▸ Work instructions:
1. Answer these questions from the thread on OpenLDAP and the intermediate certificate.
(a) What happened when the intermediate certificate was placed first in the file?
(b) Which option's file was suggested as the place for the intermediate certificate?
(c) According to the last message, how must documentation be organized?
2. In the thread on OpenLDAP and the intermediate certificate, why was the intermediate certificate suggested for the file named by the TLSCACertificateFile option? Answer in one to three sentences.
3. Resume the thread on OpenLDAP and the intermediate certificate after its last message.

(Selected passage begins)

2011/7/30 Howard Chu hyc@symas.com:
Frank Swasey wrote:
On 7/29/11 3:09 PM, Philip Guenther wrote:
On Fri, 29 Jul 2011, Francis Swasey wrote:
I have tried placing both the server certificate and the intermediate certificate in the same file. OpenLDAP won't start if I put the intermediate certificate first, and openssl fails to verify the certificate chain if I put the server certificate first in the file.
Have I missed something obvious or has OpenLDAP really forced me into the position of needing to add the intermediate certificate from my SSL CA Vendor into my trusted store on all my clients?
It's a CA cert; have you tried adding it to the file specified by the TLSCACertificateFile option?
Well, I never looked at it that way. Yes, adding the intermediate certificate to the file pointed to by the TLSCACertificateFile option on the OpenLDAP server appears to have worked.
Amaazing what trouble you could save yourself if you actually read the documentation.
He told he looked at the documentation. Documentation is not a novel, things must be organized to be easily found.

(Selected passage ends)
(Supplied data begins)

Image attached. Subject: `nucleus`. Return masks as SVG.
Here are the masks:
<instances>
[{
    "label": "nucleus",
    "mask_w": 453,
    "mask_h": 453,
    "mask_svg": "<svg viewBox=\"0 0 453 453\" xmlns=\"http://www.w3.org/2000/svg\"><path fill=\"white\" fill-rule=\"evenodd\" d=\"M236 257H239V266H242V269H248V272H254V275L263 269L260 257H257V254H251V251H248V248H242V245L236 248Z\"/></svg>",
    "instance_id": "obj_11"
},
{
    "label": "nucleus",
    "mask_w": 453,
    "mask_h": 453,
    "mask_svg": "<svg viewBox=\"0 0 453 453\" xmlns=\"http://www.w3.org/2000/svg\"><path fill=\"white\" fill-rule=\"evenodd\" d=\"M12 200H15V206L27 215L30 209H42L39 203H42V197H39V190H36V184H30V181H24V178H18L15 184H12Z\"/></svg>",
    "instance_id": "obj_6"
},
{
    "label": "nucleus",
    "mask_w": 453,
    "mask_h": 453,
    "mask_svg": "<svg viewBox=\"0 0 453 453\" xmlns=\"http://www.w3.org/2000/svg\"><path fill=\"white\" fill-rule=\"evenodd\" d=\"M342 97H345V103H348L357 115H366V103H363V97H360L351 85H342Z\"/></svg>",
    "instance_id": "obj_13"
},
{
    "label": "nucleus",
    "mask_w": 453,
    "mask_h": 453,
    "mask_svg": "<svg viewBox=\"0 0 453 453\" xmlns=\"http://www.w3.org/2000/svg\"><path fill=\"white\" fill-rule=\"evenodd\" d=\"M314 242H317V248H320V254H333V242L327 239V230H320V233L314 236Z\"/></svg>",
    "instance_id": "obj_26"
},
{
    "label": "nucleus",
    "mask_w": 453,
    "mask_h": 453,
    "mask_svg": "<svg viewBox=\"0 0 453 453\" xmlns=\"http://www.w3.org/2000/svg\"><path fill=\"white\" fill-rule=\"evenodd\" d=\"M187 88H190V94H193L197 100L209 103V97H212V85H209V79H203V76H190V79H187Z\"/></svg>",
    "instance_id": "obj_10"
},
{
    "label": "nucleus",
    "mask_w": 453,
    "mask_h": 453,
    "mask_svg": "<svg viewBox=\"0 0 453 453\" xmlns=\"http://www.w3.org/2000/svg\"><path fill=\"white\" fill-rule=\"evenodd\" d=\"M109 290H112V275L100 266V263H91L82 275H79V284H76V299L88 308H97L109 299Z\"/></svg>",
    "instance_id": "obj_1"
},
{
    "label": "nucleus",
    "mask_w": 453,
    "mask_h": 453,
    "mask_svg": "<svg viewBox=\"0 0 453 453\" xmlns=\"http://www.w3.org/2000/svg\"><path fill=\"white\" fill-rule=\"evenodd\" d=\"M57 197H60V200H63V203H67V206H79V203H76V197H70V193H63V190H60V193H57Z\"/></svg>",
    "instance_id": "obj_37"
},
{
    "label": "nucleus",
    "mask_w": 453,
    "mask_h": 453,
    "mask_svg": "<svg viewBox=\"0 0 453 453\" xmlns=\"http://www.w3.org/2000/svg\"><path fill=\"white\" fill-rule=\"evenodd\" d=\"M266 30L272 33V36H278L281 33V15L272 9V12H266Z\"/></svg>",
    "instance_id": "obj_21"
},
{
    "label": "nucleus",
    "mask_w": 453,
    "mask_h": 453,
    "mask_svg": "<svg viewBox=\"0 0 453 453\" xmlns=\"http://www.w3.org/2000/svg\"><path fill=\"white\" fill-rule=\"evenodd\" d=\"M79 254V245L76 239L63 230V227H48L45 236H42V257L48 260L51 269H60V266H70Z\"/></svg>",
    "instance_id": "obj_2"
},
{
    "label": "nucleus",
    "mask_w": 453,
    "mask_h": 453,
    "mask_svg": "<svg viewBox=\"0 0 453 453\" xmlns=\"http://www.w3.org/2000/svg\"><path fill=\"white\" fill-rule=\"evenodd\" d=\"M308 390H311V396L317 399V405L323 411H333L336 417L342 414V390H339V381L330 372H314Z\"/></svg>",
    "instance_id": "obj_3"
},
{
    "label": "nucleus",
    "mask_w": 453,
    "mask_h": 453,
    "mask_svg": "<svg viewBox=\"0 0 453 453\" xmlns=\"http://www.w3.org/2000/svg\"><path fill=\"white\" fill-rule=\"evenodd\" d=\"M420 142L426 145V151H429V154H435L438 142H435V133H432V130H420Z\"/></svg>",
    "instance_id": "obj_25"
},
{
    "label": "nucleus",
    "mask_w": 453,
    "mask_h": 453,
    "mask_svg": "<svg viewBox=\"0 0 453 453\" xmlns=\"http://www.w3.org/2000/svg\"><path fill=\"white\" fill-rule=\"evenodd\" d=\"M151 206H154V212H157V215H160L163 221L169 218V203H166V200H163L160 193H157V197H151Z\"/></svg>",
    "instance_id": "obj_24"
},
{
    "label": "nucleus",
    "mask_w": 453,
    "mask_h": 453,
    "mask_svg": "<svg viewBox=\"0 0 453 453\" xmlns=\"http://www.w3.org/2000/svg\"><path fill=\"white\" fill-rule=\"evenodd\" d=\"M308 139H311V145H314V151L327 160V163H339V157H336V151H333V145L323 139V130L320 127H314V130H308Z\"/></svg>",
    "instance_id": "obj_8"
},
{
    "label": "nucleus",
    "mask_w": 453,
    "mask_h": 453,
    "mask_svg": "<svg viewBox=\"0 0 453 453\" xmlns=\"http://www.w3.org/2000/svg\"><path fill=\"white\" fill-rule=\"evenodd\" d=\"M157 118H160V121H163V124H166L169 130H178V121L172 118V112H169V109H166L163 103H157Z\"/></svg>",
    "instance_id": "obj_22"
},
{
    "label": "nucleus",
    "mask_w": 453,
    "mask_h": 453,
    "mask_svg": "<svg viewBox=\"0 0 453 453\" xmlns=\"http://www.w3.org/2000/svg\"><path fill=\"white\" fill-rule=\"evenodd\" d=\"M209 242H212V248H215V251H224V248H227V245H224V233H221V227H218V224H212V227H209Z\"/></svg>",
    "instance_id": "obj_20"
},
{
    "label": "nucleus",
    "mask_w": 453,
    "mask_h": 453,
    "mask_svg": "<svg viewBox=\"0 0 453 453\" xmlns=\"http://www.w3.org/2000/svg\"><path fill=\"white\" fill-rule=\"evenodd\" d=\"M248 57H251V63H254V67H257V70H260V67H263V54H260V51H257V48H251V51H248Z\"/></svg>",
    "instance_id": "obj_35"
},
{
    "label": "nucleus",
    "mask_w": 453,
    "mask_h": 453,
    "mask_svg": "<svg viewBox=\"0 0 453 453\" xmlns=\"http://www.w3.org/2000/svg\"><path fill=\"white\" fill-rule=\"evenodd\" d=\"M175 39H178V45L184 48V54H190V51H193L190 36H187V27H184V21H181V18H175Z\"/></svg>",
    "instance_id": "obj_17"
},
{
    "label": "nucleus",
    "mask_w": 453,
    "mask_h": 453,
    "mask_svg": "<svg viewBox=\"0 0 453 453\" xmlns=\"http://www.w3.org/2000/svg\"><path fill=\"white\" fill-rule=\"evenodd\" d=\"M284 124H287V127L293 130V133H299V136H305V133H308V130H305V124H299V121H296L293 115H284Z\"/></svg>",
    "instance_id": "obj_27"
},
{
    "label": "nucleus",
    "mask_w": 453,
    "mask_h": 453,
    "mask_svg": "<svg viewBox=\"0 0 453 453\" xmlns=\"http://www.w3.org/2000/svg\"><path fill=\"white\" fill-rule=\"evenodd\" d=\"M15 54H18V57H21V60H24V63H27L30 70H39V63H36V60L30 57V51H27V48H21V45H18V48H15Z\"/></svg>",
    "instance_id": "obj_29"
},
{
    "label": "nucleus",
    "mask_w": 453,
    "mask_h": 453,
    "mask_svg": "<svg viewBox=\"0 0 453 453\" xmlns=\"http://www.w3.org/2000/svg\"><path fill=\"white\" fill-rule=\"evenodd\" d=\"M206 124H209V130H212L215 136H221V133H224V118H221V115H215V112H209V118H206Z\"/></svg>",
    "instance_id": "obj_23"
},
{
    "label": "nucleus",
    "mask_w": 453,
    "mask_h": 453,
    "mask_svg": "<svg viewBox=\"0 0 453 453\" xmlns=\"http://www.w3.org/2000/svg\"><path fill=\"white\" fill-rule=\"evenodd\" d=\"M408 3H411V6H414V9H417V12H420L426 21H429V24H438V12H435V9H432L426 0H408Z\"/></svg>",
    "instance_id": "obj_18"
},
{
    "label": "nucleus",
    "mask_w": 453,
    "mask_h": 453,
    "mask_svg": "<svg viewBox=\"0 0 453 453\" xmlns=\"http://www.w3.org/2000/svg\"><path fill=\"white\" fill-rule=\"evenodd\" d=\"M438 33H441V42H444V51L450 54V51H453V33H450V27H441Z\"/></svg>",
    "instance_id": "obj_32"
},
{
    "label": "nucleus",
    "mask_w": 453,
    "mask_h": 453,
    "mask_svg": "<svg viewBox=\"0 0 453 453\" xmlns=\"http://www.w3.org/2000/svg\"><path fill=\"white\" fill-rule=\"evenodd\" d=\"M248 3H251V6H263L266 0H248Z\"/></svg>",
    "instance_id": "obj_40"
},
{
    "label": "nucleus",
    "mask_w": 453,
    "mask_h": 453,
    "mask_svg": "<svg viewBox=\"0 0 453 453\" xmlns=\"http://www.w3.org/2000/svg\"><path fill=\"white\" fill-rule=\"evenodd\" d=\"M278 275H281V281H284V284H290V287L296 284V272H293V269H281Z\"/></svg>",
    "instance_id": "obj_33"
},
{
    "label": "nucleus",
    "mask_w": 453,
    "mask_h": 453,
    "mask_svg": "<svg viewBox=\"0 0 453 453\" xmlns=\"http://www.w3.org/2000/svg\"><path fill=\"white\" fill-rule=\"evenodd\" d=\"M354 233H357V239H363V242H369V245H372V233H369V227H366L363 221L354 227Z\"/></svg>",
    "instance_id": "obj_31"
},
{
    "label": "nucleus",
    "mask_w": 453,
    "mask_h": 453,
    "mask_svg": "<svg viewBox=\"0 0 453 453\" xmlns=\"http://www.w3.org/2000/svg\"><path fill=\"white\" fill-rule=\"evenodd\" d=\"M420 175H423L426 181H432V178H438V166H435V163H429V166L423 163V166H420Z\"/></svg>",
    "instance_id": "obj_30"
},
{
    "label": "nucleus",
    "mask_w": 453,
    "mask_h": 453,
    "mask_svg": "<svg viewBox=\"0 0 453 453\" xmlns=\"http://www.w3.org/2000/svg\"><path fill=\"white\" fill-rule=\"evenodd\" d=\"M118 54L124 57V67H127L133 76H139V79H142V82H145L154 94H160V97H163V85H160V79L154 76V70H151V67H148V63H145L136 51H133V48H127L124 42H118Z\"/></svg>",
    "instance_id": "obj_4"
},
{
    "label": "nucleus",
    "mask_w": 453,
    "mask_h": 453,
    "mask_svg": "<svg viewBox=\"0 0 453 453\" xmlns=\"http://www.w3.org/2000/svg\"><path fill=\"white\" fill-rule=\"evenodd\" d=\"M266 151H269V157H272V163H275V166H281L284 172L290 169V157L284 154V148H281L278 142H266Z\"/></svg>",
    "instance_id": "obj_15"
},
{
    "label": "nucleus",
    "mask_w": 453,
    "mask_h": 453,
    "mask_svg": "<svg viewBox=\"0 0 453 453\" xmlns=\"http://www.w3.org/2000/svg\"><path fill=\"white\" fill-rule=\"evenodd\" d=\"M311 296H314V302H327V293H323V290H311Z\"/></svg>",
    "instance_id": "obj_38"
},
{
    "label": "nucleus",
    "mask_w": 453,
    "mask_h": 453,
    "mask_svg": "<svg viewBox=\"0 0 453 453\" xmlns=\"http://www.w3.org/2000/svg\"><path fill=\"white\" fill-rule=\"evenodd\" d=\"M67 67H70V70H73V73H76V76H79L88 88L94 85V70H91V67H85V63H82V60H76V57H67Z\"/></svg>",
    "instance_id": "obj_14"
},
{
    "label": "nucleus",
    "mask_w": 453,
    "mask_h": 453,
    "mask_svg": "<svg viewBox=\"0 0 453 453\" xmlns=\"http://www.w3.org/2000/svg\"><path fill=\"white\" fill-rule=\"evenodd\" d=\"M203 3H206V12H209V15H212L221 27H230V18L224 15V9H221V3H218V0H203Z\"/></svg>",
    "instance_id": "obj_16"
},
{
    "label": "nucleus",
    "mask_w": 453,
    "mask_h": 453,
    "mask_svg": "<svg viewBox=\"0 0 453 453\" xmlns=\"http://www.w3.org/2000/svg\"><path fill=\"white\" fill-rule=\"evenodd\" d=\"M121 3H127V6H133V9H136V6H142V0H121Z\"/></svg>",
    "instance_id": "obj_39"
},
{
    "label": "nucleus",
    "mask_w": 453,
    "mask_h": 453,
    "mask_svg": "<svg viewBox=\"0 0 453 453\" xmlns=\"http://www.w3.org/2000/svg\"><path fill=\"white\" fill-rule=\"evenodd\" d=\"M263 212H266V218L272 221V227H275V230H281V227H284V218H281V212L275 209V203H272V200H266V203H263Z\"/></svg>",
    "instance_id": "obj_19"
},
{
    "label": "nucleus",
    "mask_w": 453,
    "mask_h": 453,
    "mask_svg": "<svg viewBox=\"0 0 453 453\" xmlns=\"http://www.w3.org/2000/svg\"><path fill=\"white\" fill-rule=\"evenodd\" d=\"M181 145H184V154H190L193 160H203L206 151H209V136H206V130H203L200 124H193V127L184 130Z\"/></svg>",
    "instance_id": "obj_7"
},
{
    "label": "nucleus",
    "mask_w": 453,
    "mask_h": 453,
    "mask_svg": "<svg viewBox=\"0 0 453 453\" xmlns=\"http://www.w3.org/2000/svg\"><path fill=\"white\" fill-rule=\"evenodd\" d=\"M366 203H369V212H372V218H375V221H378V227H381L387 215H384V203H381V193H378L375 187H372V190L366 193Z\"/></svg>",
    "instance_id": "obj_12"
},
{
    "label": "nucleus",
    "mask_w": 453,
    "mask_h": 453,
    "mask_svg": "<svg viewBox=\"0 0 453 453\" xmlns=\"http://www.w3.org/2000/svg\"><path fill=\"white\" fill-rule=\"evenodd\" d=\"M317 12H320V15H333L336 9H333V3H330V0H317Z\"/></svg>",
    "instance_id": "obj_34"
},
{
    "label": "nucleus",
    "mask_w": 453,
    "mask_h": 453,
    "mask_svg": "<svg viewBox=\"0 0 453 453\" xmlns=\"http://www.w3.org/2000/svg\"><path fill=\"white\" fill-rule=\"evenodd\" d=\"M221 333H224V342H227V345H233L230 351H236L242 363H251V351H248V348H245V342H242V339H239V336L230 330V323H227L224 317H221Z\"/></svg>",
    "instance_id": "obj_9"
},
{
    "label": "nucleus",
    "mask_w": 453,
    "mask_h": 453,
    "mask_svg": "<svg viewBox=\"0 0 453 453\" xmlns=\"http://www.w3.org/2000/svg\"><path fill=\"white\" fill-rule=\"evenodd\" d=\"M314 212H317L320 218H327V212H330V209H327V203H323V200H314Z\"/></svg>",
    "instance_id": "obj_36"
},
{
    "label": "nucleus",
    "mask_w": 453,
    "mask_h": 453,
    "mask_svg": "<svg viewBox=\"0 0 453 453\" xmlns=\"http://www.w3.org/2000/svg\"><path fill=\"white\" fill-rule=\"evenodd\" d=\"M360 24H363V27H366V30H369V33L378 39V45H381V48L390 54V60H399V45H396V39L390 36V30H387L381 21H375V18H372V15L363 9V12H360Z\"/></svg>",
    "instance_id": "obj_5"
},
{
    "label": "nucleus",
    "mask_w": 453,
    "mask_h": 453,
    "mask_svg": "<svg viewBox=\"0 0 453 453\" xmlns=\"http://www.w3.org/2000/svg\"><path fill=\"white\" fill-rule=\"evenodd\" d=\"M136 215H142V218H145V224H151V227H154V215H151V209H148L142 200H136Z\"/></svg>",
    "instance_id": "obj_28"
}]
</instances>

(Supplied data ends)

▸ Answers to the tasks:
1.
(a) OpenLDAP would not start.
(b) The file specified by the TLSCACertificateFile option.
(c) It must be organized so that things are easily found.

2. The reply pointed out that the intermediate certificate is a CA cert, so it belongs in the file named by the TLSCACertificateFile option. Putting it in that file on the OpenLDAP server appeared to work.

3.
http://www.openldap.org/doc/admin24/tls.html#Server%20Configuration Section 16.2.1.1
I too think a configuration directive is missing here. The logic that says "this is a CA, you must place it in this CA file/path" is wrong. This directive (TLSCACertificateFile/Path) is used to verify the client certificate, and it shouldn't be used to place the certificates needed by the client to verify the server certificate.
Imagine this situation: - Root CA A, sub-CA A1 used to sign server certificates - Root CA B, sub-CA B1 used to sign client certificates - Server, Client, each one has a certificate signed by the correct CA (A1 and B1, respectively) - Client knows A (the trust anchor, maybe have been bundled with the software), B and B1 (it has received the whole certificate chain when it received its personal certificate - Server knows A and A1 (it received the whole certificate chain), and B (manually set by the admin), and maybe B1 (the admin could have set it, or he's waiting for the client to send it, both situations are valid and can be justified)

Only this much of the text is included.